• **Text excerpt**:
Skovgaard’s journey to Italy
In 1869, P.C. Skovgaard set out for Italy. Less than a year had passed since he had become a widower in July 1868, after his wife Georgia Skovgaard (1828–1868) had died in childbirth along with a stillborn daughter. The journey to Italy was undertaken in the company of Wilhelm Marstrand (1810–1873), who had become a widower in January 1867, and Adolph Kittendorff (1820–1902). The trip resulted in a series of sketches and paintings that still survive, as do some letters that Skovgaard wrote to his family, particularly to his three children Joakim (1856–1933), Niels (1858–1938), and Susette (1863–1937), and to his sister Vilhelmine (1823–1901). These form the empirical basis for this article.
In contrast to his travel companion Marstrand, who visited Italy four times and stayed in the country for several years at a time, Skovgaard only travelled to Italy twice: in 1854–55 with his wife Georgia, and in 1869 with Marstrand and Kittendorff. Reportedly, the influential art historian and long-time professor at the Royal Danish Academy of Fine Arts, Niels Lauritz Høyen (1798–1870), had advised Skovgaard against travelling abroad so as not to contaminate his distinctively Danish character as a painter.9
By the 1860s, Skovgaard was firmly established as a mature and recognised artist. In 1860, he had been appointed titular professor; in 1864, he became a member of the Academy; and in 1869, he received the Ancker Grant, which let artists take a journey abroad of at least six months’ duration. It was this grant that he used for the journey to Italy in 1869.
The reception of Skovgaard
The idea of Skovgaard being a quintessentially Danish painter is, as mentioned, a recurring view found in several of posterity’s evaluations of Skovgaard, and one that has influenced both the general understanding of him as an artist and, more specifically, the reception of his Italian motifs.

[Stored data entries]
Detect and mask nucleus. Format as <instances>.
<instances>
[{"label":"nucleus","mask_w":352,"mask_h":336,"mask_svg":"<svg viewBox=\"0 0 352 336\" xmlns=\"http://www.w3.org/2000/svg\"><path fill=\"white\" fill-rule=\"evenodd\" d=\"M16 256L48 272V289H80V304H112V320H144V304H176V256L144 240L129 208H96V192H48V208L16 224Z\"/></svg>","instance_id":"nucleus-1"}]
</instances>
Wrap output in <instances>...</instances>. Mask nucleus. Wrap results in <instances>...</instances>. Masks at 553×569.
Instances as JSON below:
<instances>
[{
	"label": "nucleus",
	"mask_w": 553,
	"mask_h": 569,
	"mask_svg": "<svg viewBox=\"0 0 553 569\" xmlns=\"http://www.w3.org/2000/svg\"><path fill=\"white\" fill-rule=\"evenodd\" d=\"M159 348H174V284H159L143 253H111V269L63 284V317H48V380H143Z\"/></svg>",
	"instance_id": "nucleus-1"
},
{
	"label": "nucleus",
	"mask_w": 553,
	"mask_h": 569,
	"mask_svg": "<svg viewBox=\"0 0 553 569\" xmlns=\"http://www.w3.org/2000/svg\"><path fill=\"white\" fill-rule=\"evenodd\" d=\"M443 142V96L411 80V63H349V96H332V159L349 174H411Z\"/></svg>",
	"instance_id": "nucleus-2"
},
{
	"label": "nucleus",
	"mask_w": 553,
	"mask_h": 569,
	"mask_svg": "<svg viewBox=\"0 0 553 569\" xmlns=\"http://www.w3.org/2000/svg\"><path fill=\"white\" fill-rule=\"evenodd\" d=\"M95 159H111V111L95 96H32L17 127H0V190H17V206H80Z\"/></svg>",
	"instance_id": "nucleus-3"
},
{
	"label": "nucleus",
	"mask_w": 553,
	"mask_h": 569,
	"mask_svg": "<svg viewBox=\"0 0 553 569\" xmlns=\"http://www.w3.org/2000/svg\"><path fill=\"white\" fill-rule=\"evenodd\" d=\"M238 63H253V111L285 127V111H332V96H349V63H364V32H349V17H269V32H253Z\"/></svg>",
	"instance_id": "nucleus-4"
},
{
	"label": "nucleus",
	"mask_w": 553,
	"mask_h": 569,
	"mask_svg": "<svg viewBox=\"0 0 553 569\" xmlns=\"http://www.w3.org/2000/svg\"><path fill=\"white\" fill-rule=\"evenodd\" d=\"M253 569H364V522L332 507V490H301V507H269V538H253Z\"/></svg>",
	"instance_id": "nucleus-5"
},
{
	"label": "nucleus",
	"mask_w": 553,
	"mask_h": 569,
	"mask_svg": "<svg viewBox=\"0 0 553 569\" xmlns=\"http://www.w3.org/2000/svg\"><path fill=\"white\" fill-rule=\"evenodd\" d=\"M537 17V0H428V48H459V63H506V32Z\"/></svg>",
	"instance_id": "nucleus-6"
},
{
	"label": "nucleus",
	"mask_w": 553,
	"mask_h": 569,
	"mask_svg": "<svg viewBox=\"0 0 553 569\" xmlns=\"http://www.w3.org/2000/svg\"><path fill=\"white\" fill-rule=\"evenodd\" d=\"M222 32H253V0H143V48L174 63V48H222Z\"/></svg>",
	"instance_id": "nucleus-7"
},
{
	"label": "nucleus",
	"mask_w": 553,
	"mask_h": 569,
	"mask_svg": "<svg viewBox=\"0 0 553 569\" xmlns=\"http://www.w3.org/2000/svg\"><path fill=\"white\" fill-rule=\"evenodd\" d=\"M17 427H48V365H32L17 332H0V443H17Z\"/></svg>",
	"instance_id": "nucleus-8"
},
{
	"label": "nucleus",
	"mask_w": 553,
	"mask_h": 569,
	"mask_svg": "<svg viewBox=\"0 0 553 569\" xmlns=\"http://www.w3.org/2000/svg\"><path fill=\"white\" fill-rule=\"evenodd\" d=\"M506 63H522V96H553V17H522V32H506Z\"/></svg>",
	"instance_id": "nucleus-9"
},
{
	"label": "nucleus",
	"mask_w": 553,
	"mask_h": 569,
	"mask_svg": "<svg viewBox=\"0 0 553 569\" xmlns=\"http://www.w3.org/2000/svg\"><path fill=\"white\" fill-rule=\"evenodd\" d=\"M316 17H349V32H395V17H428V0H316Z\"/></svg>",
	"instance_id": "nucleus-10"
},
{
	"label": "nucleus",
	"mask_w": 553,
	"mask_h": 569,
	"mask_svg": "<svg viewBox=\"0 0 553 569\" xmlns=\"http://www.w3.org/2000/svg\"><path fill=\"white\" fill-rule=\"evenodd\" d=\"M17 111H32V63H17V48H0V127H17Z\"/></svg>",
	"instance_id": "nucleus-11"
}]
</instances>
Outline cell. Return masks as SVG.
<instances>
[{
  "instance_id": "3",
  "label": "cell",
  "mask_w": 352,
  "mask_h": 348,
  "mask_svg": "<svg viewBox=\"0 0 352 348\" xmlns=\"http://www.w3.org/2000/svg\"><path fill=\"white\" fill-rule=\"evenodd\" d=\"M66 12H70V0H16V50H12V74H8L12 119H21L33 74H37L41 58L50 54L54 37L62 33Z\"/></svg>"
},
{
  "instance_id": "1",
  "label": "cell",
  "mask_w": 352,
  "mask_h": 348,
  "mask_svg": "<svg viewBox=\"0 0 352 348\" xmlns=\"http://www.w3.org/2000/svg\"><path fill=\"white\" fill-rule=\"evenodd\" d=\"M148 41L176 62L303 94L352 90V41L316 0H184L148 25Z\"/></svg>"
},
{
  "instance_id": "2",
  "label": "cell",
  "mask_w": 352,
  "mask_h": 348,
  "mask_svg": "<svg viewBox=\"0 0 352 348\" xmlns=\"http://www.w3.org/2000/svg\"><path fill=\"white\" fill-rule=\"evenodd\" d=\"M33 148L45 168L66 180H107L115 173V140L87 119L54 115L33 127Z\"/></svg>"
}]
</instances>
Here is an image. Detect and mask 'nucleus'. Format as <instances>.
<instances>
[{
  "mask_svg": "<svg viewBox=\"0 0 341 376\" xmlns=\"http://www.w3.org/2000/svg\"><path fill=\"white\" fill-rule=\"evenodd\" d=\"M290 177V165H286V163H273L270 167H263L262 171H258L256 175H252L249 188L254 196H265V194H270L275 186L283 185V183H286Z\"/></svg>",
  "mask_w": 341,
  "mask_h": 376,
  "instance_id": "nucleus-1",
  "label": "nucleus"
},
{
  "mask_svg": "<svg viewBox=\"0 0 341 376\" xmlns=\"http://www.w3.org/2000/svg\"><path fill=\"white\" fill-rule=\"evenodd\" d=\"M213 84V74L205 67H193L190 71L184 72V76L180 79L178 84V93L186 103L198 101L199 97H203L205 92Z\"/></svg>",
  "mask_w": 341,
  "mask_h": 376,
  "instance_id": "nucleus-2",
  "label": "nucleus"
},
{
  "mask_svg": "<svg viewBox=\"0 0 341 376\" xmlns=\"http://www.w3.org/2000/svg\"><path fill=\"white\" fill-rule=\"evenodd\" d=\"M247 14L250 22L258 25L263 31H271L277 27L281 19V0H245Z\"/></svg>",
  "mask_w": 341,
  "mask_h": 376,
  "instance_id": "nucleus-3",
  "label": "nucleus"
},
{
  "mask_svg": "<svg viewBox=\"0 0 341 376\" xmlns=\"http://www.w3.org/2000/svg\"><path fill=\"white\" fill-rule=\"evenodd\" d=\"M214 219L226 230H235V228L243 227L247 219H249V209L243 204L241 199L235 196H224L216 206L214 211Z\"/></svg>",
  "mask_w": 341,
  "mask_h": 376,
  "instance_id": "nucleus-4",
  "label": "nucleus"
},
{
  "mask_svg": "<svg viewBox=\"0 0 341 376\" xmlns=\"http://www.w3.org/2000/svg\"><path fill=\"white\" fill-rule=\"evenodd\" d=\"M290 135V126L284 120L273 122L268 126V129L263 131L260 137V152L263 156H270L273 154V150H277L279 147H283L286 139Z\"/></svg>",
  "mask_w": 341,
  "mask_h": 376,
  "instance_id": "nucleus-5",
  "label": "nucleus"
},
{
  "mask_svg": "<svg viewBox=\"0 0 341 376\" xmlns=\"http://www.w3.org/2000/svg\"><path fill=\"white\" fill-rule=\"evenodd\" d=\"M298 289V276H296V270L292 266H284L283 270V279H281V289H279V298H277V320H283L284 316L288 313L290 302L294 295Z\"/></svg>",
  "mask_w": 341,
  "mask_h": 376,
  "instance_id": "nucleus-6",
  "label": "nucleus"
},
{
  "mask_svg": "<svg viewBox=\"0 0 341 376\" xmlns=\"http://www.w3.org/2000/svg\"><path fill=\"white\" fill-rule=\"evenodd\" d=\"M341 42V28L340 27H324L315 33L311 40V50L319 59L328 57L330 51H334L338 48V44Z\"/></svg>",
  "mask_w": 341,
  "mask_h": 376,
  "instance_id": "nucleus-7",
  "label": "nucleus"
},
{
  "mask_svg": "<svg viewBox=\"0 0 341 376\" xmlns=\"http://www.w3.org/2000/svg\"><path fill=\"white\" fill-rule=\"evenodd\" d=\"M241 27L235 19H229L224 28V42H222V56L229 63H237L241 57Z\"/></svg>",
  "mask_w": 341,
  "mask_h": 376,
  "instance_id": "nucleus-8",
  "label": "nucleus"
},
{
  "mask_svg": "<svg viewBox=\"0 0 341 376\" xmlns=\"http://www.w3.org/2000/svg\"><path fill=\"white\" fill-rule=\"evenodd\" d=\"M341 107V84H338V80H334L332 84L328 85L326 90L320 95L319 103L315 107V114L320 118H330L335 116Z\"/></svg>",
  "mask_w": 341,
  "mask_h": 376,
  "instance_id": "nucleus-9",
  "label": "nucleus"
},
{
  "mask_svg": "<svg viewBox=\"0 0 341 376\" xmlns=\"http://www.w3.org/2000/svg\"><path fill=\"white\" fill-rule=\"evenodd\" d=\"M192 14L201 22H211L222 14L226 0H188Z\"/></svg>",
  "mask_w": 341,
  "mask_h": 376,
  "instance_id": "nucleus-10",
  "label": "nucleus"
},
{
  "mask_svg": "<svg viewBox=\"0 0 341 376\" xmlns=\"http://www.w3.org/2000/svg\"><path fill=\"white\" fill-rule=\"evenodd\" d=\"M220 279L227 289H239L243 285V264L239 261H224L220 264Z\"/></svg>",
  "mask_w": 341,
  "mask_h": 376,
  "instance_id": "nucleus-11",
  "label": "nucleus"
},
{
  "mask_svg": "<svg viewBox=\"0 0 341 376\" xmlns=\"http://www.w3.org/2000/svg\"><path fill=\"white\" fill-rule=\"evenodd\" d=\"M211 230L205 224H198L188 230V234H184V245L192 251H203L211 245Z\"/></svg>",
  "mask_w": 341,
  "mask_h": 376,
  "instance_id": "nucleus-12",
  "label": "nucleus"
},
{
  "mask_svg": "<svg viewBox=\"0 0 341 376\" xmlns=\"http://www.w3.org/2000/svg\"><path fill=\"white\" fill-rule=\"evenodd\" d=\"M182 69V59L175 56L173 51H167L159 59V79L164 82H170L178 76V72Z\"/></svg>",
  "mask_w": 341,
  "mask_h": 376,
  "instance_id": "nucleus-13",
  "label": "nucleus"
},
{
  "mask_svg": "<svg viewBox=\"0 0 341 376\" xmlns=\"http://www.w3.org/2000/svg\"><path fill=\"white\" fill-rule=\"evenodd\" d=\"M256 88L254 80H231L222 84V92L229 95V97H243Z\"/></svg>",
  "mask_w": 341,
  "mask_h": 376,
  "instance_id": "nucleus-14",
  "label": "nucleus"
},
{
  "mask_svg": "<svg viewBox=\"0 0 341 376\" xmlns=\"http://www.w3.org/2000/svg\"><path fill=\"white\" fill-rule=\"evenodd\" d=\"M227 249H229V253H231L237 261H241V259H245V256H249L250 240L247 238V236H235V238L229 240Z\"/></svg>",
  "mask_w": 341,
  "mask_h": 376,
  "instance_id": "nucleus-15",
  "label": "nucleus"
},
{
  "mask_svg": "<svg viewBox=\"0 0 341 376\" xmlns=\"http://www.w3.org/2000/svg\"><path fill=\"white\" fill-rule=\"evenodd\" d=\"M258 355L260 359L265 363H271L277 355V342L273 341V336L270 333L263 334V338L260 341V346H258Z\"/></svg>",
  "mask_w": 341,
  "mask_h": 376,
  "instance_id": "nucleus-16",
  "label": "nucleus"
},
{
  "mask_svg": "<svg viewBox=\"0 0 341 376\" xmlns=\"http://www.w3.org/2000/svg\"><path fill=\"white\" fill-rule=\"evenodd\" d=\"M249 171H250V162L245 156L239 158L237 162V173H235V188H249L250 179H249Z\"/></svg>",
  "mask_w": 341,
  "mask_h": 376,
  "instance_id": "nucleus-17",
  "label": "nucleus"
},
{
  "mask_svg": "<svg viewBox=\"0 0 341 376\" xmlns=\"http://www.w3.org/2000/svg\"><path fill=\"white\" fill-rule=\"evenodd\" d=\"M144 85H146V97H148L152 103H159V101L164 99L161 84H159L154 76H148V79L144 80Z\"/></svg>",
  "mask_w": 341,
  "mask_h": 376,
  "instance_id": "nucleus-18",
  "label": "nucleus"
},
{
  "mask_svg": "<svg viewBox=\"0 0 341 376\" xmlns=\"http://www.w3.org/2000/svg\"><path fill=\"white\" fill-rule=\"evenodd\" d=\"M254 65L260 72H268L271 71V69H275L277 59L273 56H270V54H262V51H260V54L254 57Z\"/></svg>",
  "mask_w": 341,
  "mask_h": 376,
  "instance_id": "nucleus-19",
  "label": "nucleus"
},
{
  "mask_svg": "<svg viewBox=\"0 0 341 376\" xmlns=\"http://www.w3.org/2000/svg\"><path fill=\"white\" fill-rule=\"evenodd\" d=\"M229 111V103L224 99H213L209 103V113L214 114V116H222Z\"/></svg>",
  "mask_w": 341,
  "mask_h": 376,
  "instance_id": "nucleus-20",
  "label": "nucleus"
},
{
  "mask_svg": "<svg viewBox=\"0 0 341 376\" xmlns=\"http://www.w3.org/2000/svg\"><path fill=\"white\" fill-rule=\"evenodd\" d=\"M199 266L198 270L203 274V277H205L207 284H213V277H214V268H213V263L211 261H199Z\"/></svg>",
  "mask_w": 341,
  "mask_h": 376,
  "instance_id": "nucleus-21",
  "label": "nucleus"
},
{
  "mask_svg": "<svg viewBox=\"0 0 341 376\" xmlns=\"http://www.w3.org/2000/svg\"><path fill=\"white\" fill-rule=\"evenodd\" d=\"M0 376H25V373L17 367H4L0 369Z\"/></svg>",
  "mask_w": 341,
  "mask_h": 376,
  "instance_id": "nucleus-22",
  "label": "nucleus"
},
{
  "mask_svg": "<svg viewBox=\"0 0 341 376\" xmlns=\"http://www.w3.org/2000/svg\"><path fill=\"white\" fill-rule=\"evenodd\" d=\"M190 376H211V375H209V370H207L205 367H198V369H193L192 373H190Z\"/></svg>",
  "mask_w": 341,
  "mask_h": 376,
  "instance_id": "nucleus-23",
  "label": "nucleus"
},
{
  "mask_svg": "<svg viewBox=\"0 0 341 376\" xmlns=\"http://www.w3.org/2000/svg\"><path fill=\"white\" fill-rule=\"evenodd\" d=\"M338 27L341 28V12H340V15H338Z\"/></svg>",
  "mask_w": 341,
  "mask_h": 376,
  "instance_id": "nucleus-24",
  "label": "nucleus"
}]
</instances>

• **To do**:
**1.** Decide whether each statement agrees with the text on Skovgaard's journey to Italy, answering yes or no and quoting the deciding words: (a) Skovgaard traveled to Italy only twice. (b) Marstrand became a widower in July 1868. (c) The Ancker Grant paid for a journey abroad of at least six months.
**2.** Rewrite the text on Skovgaard's journey to Italy from "The reception of Skovgaard" to "his Italian motifs.", changing "reception" to "interpretation" wherever it appears.

• **Solution set**:
**1.**
(a) Yes: "Skovgaard only travelled to Italy twice"
(b) No: "who had become a widower in January 1867"
(c) Yes: "which let artists take a journey abroad of at least six months’ duration"

**2.**
The interpretation of Skovgaard
The idea of Skovgaard being a quintessentially Danish painter is, as mentioned, a recurring view found in several of posterity’s evaluations of Skovgaard, and one that has influenced both the general understanding of him as an artist and, more specifically, the interpretation of his Italian motifs.